• REQUIRED TASK 1
In the excerpt on Saba's credit trades, at what bond price level did Saba sell its American Axle position?
• REQUIRED TASK 2
Print the excerpt on Saba's credit trades between "As an example" and "amount of stock.", inclusive.

___ DOCUMENT SECTION ___

The Alpha Masters: Unlocking the Genius of the World's Top Hedge Funds (35 page)

 

Recovery swaps have been used in recent years with stressed companies such as GMAC, CIT and AIG, and with countries like Greece and Ireland. “With the recovery swap,” says Weinstein; “we could lock in American Axle at 30. Meaning, if it were to default, we would be obligated to deliver our bonds, and in return, we would receive 30. So, having bought the bonds at 33, our risk is reduced to just three points. You no longer have to worry that you’re going to lose 22, or 33.”

 

The aspect Weinstein most likes about the swap is that it costs nothing. “You don’t have to pay for it, unlike a credit default swap,” he says, “because the other side is getting something, too. They think it’s going to be higher than 30 or for some other reason have a need to hedge that outcome.” After putting the bond and recovery trades together, Weinstein liked the investment much better than the traditional approach of just being long the bonds. . . . “We now have a position where the worst that could happen is that we lose nine percent,” he says. “If the company gave bondholders just one coupon payment, we would still be in the black. And if it survived and went from 33 to say, 66, it would make 100 percent.”

 

In the end, the Saba analyst was right on the money: Axle received emergency funding. When the price on the bonds got into the 60s, Saba sold the position. In the end, Axle got all the way back to par.

 

Saba may be focused on the credit market, but that doesn’t mean it is limited to it. “Right now, I think the most interesting thematic trade is a shift out of credit and into equities, because stocks still offer good upside whereas the index of high-yield bonds is trading at $103 and will eventually reach a ceiling since even the best bonds mature at par,” says Weinstein. “So, the way to be positioned is to be long equities and short credit.”

 

As an example of a credit and equity relationship he finds interesting, Weinstein discussed Wendy’s, the fast food restaurant chain. In 2007, Wendy’s sold for $20 a share, and like many stocks, it dropped during the 2008 crisis. But unlike its peers, it never recovered, dipping from $20 to $4 a share, and currently trading at $5. Trian Fund Management, who own nearly 30 percent of the company, has been working with Wendy’s management on operational improvements as well as the use of cash to buy back a significant amount of stock.

___ SUPPLIED DATA ___

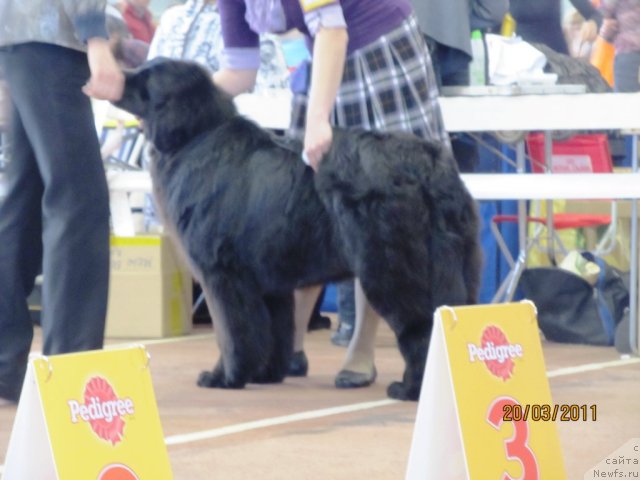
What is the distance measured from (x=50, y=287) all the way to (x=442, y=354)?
1331 millimetres

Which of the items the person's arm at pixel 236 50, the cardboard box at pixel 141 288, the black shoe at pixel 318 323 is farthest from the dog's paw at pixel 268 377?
the black shoe at pixel 318 323

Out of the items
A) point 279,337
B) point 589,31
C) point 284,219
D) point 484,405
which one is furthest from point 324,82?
point 589,31

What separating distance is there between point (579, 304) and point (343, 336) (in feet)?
3.04

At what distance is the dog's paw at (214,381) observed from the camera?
3.74 m

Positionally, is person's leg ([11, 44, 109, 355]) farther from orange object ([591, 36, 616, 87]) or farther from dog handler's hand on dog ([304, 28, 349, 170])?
orange object ([591, 36, 616, 87])

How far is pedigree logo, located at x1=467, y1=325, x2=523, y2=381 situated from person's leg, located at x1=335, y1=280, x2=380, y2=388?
139 cm

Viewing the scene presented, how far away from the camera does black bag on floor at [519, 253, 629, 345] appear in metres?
4.89

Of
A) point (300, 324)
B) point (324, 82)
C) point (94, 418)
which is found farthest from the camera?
point (300, 324)

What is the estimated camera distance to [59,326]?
10.5 ft

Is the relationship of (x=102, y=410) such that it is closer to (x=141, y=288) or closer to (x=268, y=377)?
(x=268, y=377)

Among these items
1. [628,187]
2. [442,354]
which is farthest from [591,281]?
[442,354]

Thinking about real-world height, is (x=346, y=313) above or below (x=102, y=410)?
below

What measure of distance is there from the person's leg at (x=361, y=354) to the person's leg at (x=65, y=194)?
87cm

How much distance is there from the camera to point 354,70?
364 cm
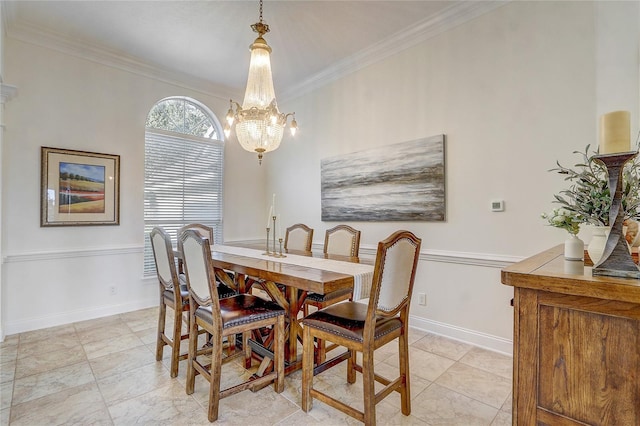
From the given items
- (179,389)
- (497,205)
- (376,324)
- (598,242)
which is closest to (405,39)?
(497,205)

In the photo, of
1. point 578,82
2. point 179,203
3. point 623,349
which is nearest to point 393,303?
point 623,349

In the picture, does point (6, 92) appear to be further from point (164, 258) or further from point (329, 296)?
point (329, 296)

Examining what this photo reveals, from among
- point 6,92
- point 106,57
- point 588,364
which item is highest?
point 106,57

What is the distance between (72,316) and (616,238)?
454 centimetres

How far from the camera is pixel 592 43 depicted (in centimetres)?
227

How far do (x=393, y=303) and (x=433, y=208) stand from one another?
1602 mm

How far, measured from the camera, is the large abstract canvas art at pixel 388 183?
10.1ft

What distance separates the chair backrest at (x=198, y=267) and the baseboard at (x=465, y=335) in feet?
7.35

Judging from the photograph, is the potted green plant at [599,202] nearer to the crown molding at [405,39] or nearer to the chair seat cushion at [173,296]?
the crown molding at [405,39]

___

• TASK SOLUTION 1
Saba sold when the bonds' price got into the 60s.

• TASK SOLUTION 2
As an example of a credit and equity relationship he finds interesting, Weinstein discussed Wendy’s, the fast food restaurant chain. In 2007, Wendy’s sold for $20 a share, and like many stocks, it dropped during the 2008 crisis. But unlike its peers, it never recovered, dipping from $20 to $4 a share, and currently trading at $5. Trian Fund Management, who own nearly 30 percent of the company, has been working with Wendy’s management on operational improvements as well as the use of cash to buy back a significant amount of stock.